An international team of scientists has analyzed archive data for powerful cosmic explosions from the deaths of stars and found a new way to measure distances in the distant universe.

Led by Maria Dainotti at the National Astronomical Observatory of Japan (NAOJ), the team includes J. Xavier Prochaska and Enrico Ramirez-Ruiz, both professors of astronomy and astrophysics at UC Santa Cruz. Prochaska and Ramirez-Ruiz contributed to the design, fabrication, and commissioning of the Reionization and Transients Infrared/Optical (RATIR) imager on the 1.5-meter telescope at the San Pedro Martir Observatory. Data from RATIR played a key role in the new study.

“This work makes terrific use of the RATIR telescope, a partnership between the University of California, Arizona State, and Universidad Nacional Autónoma de México,” Prochaska said.

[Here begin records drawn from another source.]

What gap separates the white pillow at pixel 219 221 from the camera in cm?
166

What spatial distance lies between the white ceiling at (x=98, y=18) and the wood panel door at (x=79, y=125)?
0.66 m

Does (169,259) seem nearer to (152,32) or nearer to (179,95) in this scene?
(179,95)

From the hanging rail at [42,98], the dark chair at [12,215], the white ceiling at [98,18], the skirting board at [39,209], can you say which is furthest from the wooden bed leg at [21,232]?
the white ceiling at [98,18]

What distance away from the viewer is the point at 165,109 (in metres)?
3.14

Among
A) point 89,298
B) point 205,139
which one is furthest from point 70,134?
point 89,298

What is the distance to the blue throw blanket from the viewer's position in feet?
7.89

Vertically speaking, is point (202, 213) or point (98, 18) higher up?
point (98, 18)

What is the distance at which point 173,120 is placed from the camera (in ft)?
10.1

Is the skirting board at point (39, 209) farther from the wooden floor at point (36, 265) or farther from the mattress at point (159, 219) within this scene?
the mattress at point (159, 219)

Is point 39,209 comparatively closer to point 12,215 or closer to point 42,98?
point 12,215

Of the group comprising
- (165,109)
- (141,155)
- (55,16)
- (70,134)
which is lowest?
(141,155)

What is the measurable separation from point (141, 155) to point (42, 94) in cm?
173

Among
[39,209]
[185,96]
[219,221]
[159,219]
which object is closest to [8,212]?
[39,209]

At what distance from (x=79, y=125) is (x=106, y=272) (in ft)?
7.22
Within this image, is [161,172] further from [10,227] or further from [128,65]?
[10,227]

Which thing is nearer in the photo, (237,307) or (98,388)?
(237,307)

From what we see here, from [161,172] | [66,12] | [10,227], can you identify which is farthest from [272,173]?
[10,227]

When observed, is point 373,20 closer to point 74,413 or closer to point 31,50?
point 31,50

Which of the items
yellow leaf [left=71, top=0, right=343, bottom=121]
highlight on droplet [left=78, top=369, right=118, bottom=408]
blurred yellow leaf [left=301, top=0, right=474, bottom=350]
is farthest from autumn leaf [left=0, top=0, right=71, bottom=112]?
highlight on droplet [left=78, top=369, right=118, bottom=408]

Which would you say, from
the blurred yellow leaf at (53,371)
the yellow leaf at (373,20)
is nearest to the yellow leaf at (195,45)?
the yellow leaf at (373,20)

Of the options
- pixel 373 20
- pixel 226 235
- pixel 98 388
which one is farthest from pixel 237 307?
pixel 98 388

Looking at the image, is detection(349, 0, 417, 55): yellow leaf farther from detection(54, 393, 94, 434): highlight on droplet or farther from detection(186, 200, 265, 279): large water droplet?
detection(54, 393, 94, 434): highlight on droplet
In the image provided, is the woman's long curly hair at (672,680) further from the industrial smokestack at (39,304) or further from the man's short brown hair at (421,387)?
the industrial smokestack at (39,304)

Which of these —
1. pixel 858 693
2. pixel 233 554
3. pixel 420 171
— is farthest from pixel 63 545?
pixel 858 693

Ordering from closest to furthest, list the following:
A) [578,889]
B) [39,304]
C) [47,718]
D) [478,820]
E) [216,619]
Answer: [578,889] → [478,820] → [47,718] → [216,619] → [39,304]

With no landmarks in space, it is very difficult to get a sense of depth. One technique astronomers use is to look for “standard candles,” objects or events where the underlying physics dictate that the absolute brightness (what you would see if you were right next to it) is always the same. By comparing this calculated absolute brightness to the apparent brightness (what is actually observed from Earth), it is possible to determine the distance to the standard candle, and by extension other objects in the same area.

The lack of standard candles bright enough to be seen more than 11 billion light-years away has hindered research on the distance universe. Gamma-ray bursts (GRBs)—bursts of radiation produced by the deaths of massive stars—are bright enough, but their brightness depends on the characteristics of the explosion.

Embracing the challenge of attempting to use these bright events as standard candles, the team analyzed archived data for the visible light observations of 500 GRBs taken by world-leading telescopes, including RATIR, the Subaru Telescope (owned and operated by NAOJ), and satellites such as the Neil Gehrels Swift Observatory. Studying the light curves showing how the GRBs brightened and dimmed over time, the team identified a class of 179 GRBs which have common features and have likely been caused by similar phenomena. From the characteristics of the light curves, the team was able to calculate a unique brightness and distance for each GRB which can be used as a cosmological tool.

These findings will provide new insights into the mechanics behind this class of GRBs, and provide a new standard candle for observing the distant universe. Lead author Dainotti had previously found a similar pattern in x-ray observations of GRBs, but visible light observations have been revealed to be more accurate in determining cosmological parameters.

These results appeared as Dainotti et al., “The Optical Two and Three-Dimensional Fundamental Plane Correlations for Nearly 180 Gamma-Ray Burst Afterglows with Swift/UVOT, RATIR, and the SUBARU Telescope,” in the Astrophysical Journal Supplement on July 22, 2022.